PROVIDED DATA:

************

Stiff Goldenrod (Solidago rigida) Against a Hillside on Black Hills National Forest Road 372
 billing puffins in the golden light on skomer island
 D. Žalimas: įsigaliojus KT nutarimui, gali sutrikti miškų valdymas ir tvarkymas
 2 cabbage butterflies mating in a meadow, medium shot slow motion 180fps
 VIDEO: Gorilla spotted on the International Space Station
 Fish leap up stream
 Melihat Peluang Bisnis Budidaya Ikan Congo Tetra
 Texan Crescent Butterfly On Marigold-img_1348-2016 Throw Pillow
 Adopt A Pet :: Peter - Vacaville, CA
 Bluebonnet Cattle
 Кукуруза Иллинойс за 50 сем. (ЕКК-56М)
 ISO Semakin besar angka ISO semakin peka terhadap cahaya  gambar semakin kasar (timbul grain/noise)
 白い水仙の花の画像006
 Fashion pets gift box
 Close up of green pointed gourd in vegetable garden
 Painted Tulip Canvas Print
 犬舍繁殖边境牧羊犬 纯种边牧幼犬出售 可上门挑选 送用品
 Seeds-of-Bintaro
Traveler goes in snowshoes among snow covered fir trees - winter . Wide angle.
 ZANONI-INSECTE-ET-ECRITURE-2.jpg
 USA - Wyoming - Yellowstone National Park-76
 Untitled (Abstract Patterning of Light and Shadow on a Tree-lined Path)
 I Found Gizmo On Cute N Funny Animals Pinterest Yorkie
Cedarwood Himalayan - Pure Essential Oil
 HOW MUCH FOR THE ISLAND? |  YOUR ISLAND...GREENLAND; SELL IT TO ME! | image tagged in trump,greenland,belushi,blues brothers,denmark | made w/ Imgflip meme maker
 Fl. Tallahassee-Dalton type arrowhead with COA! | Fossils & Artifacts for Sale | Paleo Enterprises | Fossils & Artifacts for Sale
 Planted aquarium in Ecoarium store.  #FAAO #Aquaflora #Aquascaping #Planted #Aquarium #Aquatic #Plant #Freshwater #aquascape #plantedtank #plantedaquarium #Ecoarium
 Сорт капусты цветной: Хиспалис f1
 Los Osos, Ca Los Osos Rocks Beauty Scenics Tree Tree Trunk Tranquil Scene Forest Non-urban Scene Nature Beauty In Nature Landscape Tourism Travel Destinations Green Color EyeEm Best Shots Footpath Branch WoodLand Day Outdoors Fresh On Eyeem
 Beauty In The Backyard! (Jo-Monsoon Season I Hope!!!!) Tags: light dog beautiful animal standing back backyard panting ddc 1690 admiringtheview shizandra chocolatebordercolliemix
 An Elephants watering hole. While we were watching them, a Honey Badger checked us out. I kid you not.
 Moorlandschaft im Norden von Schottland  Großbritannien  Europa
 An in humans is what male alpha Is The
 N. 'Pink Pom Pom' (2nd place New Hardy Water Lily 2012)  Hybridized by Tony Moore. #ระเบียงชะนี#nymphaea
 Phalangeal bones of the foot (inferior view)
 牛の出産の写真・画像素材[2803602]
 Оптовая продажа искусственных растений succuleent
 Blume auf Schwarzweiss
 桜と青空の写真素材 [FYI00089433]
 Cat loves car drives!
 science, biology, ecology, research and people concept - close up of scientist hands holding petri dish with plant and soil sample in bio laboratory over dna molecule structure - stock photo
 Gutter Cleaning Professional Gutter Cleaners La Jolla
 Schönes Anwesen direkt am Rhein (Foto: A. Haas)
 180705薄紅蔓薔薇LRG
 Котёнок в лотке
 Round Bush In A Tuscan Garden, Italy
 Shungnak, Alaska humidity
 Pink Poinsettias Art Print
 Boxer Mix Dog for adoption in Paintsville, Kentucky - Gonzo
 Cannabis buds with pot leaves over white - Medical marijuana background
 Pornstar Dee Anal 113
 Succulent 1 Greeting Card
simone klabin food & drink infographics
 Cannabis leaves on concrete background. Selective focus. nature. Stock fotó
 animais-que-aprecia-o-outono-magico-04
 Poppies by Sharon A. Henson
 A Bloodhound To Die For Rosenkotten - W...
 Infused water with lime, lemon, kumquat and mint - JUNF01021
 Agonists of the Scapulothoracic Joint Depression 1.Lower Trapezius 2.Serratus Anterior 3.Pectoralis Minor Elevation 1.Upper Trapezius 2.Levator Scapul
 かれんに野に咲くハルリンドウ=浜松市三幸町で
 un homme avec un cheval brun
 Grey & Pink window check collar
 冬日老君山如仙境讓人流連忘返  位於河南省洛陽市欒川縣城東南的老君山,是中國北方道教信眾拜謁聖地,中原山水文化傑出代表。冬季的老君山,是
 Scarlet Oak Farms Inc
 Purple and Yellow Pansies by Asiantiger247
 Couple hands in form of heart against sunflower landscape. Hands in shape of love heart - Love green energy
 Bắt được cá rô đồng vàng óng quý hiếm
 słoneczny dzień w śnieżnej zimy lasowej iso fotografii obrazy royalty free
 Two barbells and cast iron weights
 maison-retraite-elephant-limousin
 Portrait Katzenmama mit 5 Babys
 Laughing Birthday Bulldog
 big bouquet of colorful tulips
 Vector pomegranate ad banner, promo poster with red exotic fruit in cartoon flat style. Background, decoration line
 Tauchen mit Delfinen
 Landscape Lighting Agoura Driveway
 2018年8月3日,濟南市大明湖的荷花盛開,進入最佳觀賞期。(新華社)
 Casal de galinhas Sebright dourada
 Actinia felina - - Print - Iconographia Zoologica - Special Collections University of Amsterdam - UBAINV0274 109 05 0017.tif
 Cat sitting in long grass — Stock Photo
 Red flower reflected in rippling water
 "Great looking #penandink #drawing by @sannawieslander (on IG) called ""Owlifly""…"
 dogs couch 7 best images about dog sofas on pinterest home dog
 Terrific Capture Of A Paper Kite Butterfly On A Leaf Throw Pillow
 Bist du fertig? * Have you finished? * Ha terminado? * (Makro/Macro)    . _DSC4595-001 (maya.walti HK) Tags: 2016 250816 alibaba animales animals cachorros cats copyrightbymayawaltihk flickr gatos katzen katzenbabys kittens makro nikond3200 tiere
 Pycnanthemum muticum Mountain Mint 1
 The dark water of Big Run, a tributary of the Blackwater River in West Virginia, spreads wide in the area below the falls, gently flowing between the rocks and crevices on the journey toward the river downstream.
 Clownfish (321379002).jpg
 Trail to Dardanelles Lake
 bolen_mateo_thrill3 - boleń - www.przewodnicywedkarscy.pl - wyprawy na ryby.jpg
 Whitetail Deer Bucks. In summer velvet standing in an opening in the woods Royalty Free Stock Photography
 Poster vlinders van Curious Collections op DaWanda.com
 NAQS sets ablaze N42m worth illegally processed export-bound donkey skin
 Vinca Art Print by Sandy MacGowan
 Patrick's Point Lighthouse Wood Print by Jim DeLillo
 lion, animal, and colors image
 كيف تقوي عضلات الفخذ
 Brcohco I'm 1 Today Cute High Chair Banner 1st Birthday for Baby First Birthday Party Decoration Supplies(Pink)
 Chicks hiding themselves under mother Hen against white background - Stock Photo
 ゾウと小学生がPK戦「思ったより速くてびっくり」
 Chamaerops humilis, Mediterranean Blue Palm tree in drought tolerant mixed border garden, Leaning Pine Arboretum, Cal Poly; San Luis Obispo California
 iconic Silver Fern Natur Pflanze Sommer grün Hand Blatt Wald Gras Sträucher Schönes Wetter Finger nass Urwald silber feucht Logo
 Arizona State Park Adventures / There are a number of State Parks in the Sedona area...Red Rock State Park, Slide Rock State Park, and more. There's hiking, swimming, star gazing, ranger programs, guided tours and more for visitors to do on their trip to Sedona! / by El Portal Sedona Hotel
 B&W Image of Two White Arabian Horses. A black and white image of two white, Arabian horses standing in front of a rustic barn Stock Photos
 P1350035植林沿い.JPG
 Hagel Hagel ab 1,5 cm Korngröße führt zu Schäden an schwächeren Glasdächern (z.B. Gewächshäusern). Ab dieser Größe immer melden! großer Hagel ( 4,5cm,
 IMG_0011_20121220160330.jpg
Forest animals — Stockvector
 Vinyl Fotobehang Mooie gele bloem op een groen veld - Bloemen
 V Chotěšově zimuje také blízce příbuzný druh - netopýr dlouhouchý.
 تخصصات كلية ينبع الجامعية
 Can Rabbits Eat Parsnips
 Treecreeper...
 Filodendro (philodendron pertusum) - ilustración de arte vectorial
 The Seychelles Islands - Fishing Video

************

PROBLEM:
Quote the data above from the line containing "Texan Crescent Butterfly" to the line containing "An Elephants watering", inclusive, and stop.

ANSWER SECTION:
 Texan Crescent Butterfly On Marigold-img_1348-2016 Throw Pillow
 Adopt A Pet :: Peter - Vacaville, CA
 Bluebonnet Cattle
 Кукуруза Иллинойс за 50 сем. (ЕКК-56М)
 ISO Semakin besar angka ISO semakin peka terhadap cahaya  gambar semakin kasar (timbul grain/noise)
 白い水仙の花の画像006
 Fashion pets gift box
 Close up of green pointed gourd in vegetable garden
 Painted Tulip Canvas Print
 犬舍繁殖边境牧羊犬 纯种边牧幼犬出售 可上门挑选 送用品
 Seeds-of-Bintaro
Traveler goes in snowshoes among snow covered fir trees - winter . Wide angle.
 ZANONI-INSECTE-ET-ECRITURE-2.jpg
 USA - Wyoming - Yellowstone National Park-76
 Untitled (Abstract Patterning of Light and Shadow on a Tree-lined Path)
 I Found Gizmo On Cute N Funny Animals Pinterest Yorkie
Cedarwood Himalayan - Pure Essential Oil
 HOW MUCH FOR THE ISLAND? |  YOUR ISLAND...GREENLAND; SELL IT TO ME! | image tagged in trump,greenland,belushi,blues brothers,denmark | made w/ Imgflip meme maker
 Fl. Tallahassee-Dalton type arrowhead with COA! | Fossils & Artifacts for Sale | Paleo Enterprises | Fossils & Artifacts for Sale
 Planted aquarium in Ecoarium store.  #FAAO #Aquaflora #Aquascaping #Planted #Aquarium #Aquatic #Plant #Freshwater #aquascape #plantedtank #plantedaquarium #Ecoarium
 Сорт капусты цветной: Хиспалис f1
 Los Osos, Ca Los Osos Rocks Beauty Scenics Tree Tree Trunk Tranquil Scene Forest Non-urban Scene Nature Beauty In Nature Landscape Tourism Travel Destinations Green Color EyeEm Best Shots Footpath Branch WoodLand Day Outdoors Fresh On Eyeem
 Beauty In The Backyard! (Jo-Monsoon Season I Hope!!!!) Tags: light dog beautiful animal standing back backyard panting ddc 1690 admiringtheview shizandra chocolatebordercolliemix
 An Elephants watering hole. While we were watching them, a Honey Badger checked us out. I kid you not.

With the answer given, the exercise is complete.